6th Sunday Reflection: Choosing Joy
Franciscan Reflections From The Hermitage
Sixth Sunday In Ordinary Time Year C – (Luke 6:17-26)
Fatigue and burnout; all around us we are experiencing anger, fear, sadness, conflict, loss, and loneliness. A constant stream of news feeds this negative energy, the grey well of pessimism.
In such an environment, we may turn to trite pious gospel interpretations that suck all the joy off the bone of the good news. Don’t you know there’s evil in the world; hunger, death, disease, global warming, financial disorder; all the results of greed and corruption! They may be laughing now with their fast cars, big houses, and expensive toys, but the time is coming when they will weep. And so we see the glum faces with jaws like flint set stoically on enduring this time in this evil age, awaiting the great escape, our final destination to a better place for those who have endured and won the crown of eternal life. This is the teaching of Jesus, or is it?

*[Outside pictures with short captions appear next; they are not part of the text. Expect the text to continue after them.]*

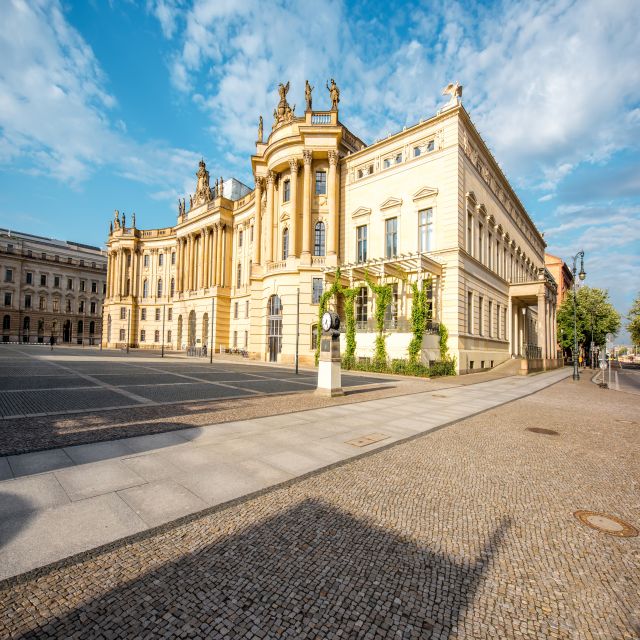 Albert Einstein in Berlin Private Guided Tour - What the Private Format Adds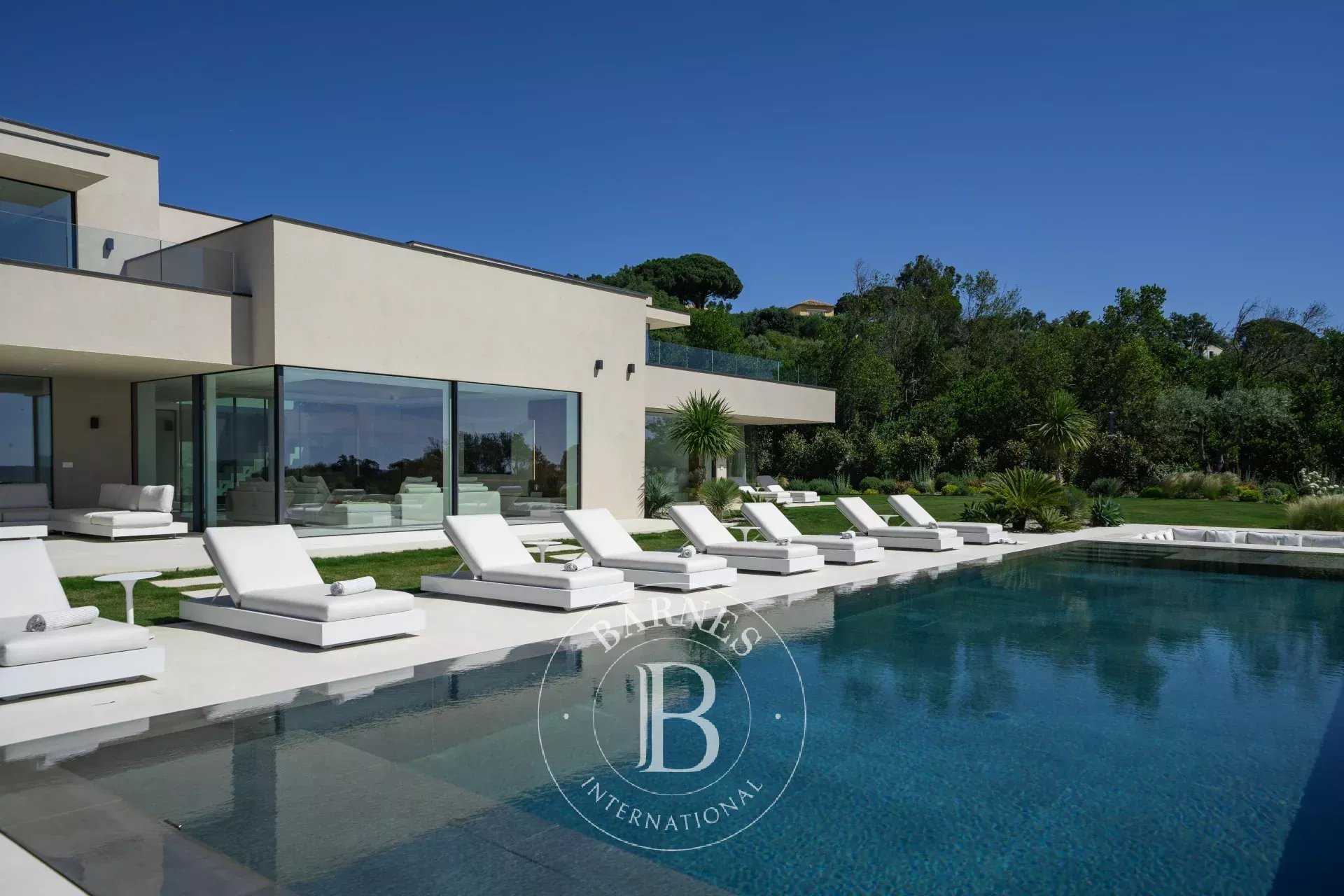 Villa Grimaud  -  ref 85597228 (picture 3)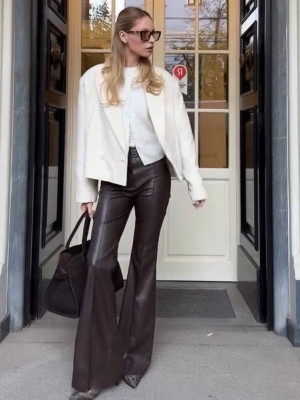 Жіночі брюки з екошкіри KC-A3361T450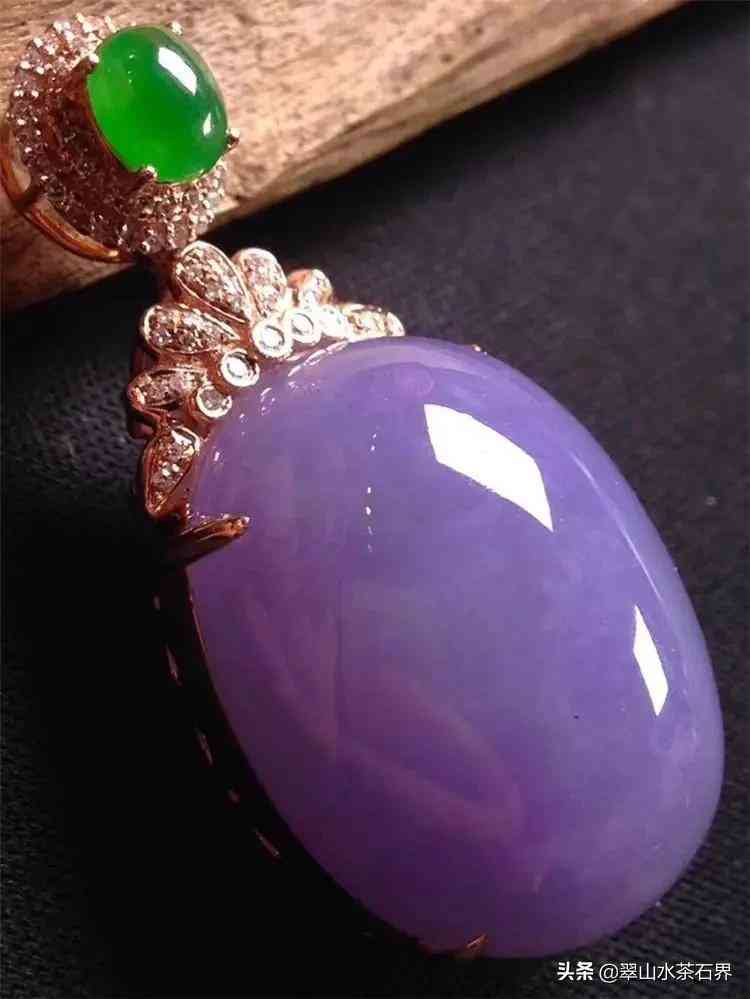 黃翡翠的寓意(黃翡翠的寓意是什么)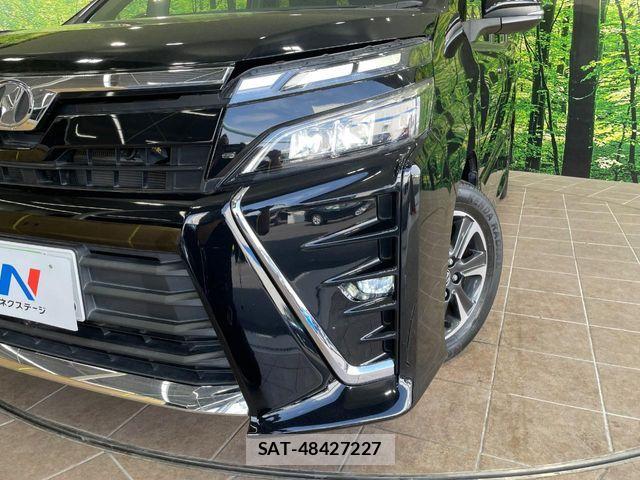 Toyota VOXY 2017-08 6817925-12
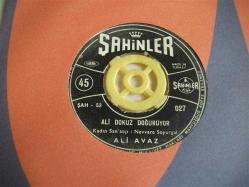 37 - ALİ AVAZ - Ali dokuz doğuruyor - Ali para peşinde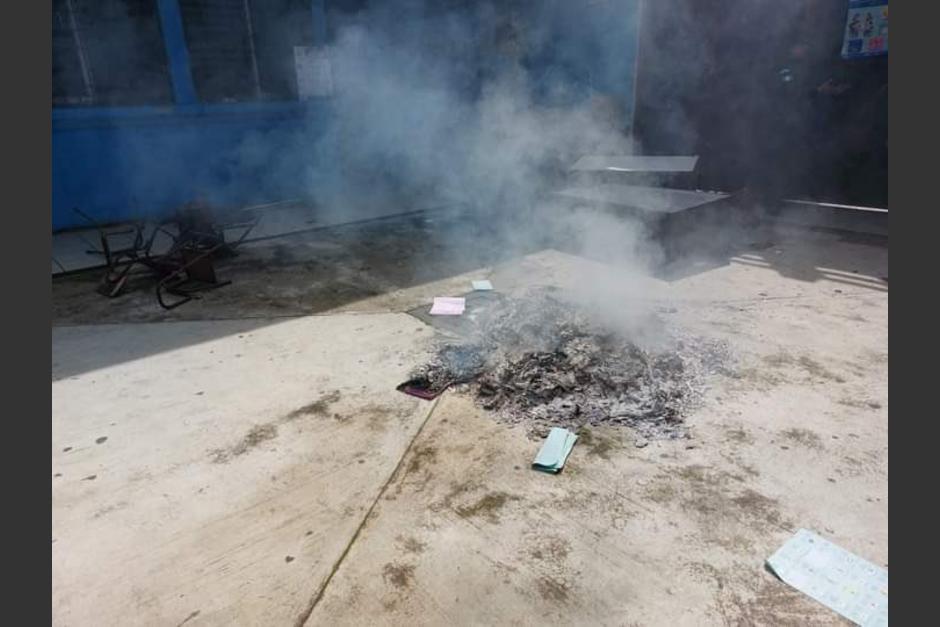 En un centro de votación en Retalhuleu se han quemado papeletas electorales. (Foto: Redes Sociales)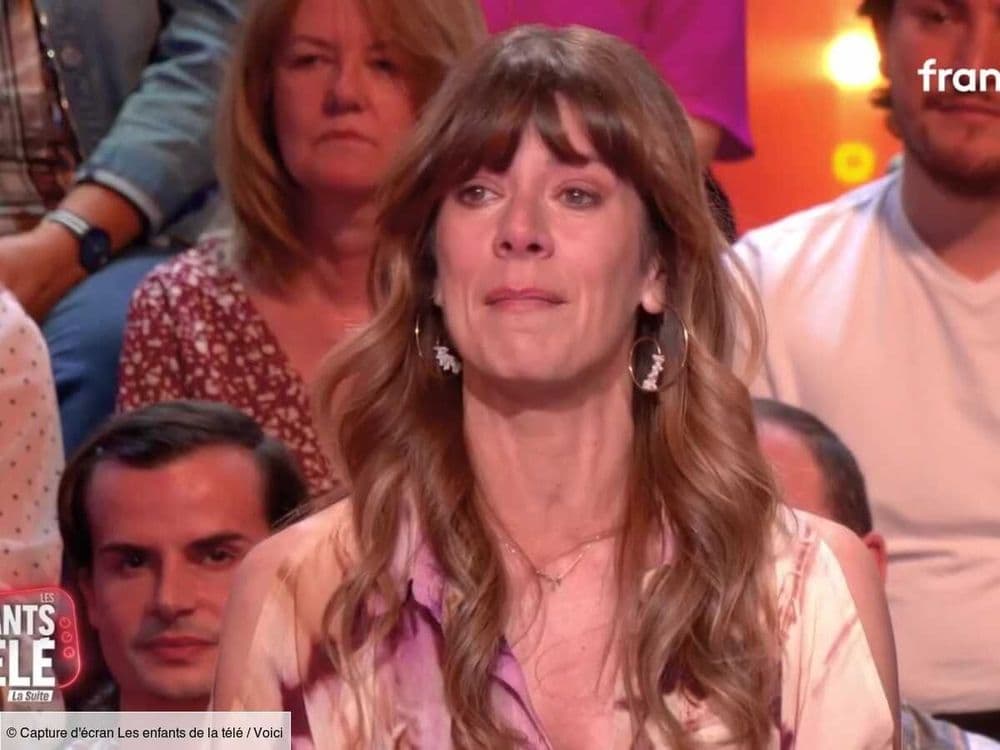 Magali Ripoll fond en larmes sur le plateau des Enfants de la télé après une belle surprise de ses parents (ZAPTV)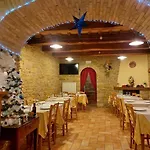 مزرعة للإقامة Roccamaia Pievebovigliana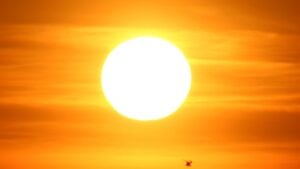 Editorial: Nos sacan de las playas y nos cobran por el sol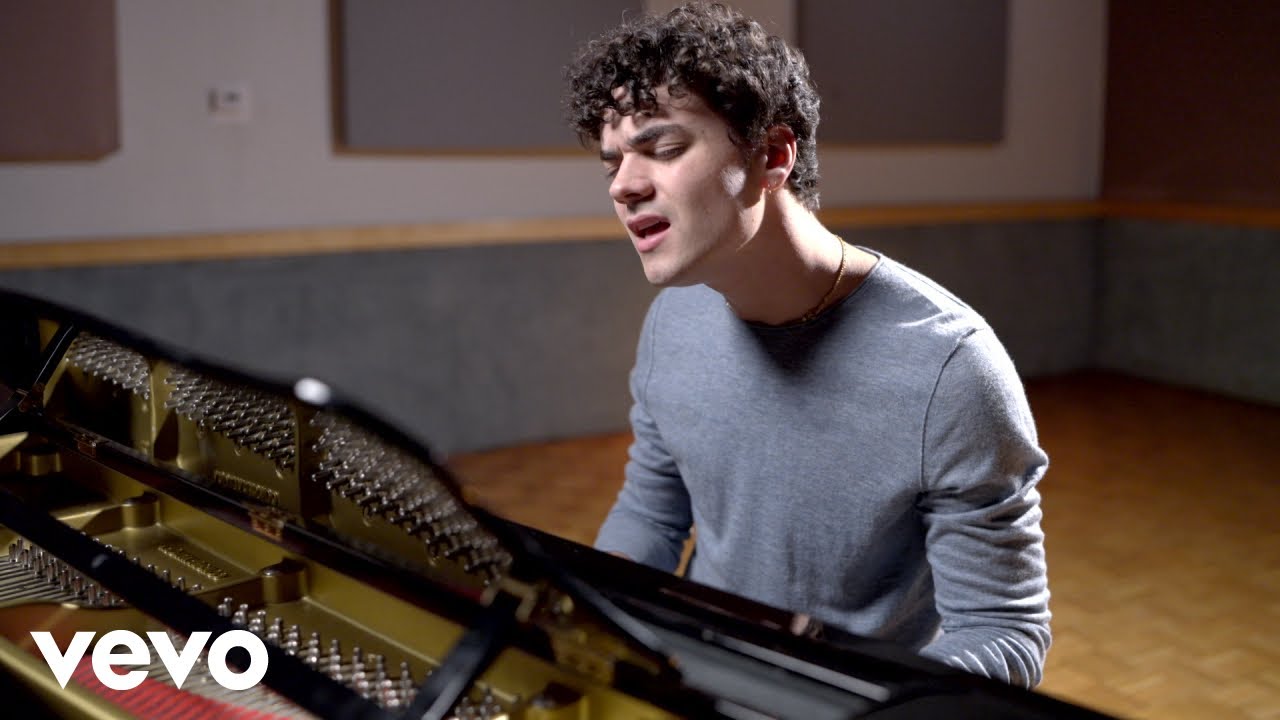 Alexander Stewart & Lauren Spencer Smith - Friends Don't [Official Music Video] 🎶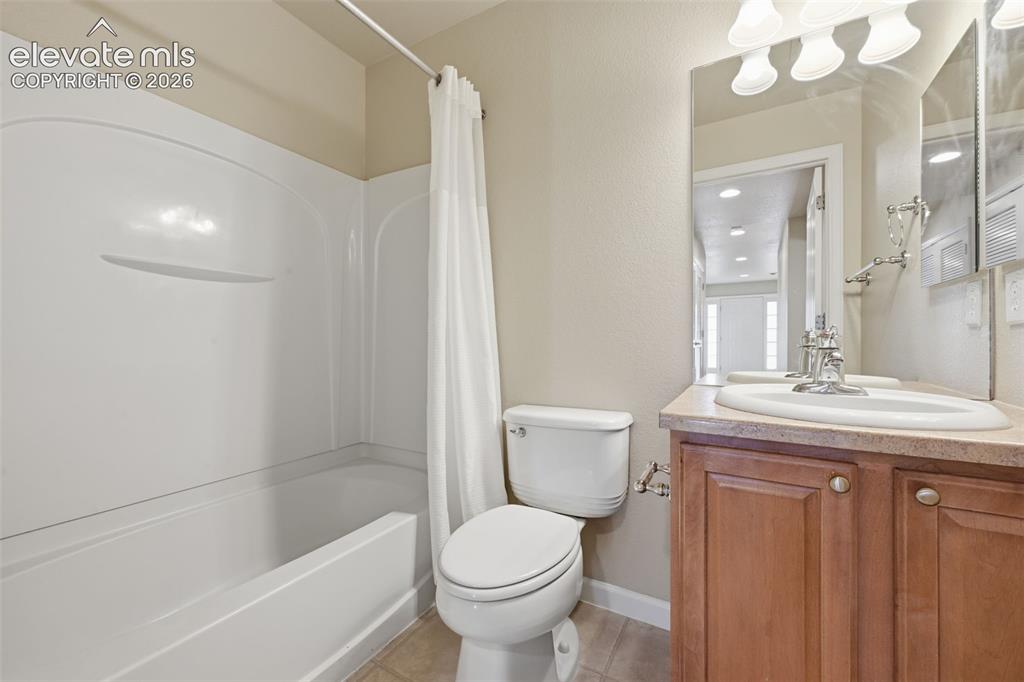 Image 23 of 23: Bathroom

The texts of Holy Scripture may remain unchanged, yet our understanding of these texts develops and changes. Slavery through the ages has always been an aberration of the strong subjugating the weak, and the underlying philosophy that some lives are more important than other lives. There are many passages in the Bible that, if interpreted literally, support the keeping slaves and their obedience to their masters. These passages literally held up the Bible as supporting slavery. In order to abolish slavery, we needed a new way of reading Holy Scripture. Instead of focusing on the literal interpretation of biblical passages, we emphasised the larger principles and general arc of the Bible. Our new lenses focused on liberation, freedom, equality, equity, and care for everyone and for all of creation.
When we take only one particular pronouncement in isolation it is so easy to misread the Beatitudes of Luke to say what you want it to say about poverty and wealth, hunger and plenty, joy and mourning. This passage inspires the penitential spirituality of Contemptus Mundi, Contempt for the world, contempt, and moral disdain for the world and creation that is passing away. But our Franciscan Saint Bonaventure and Doctor of the Church reminded us that when we disdain the gift of the beloved, we disdain the beloved. When we hold the gift of higher value than the beloved, we commit idolatry.
So let us begin looking with new eyes on these Beatitudes of Luke. The disciples are with a large crowd on a piece of level ground, as opposed to the Beatitudes of Matthew set on a hillside. Jesus is not addressing the crowds on this occasion, rather Jesus turns his eyes to his disciples and talks to them in the context of Jesus’ mission that will become the disciple’s mission also.
These disciples are travelling bands of mendicant healers, exorcists, and evangelists. Jesus tells his disciples the conditions they will encounter on their mission; dependent always on the generosity and hospitality of others. The message of Jesus will not always be welcome so his disciples will go hungry they will weep and they will be hated.
The message that they will carry will contradict the dominant culture of power, esteem, and money. These are good things in themselves, but when they get in the way of our relationship with God, with each other, and with the world, they lead us away from our goal, lead us away from love, and ultimately away from happiness.
There are two ways in which we can live our lives; closed off by the seemingly more comfortable route of power wealth and reputation, or escaping from the illusion, and the trap of entitlement. When we reason with the arguments of the world, our hearts are tied up with possessions and our good name, so that whether rich or not, our hope for happiness depends on these and we are un-free, unable to love, not yet blessed.
In our Christian lives, we are not called to seek suffering and destitution; our calling as disciples is to proclaim the kingdom of God in which we are all brothers and sisters given the good things of this world to share.
Let us return to the practice of serenity, meeting the sacred in awe in the song of creation, in the beauty of open trust, love, and rebirth. May the God of hope fill you with all joy and peace as you trust in him, so that you may overflow with hope by the power of the Holy Spirit.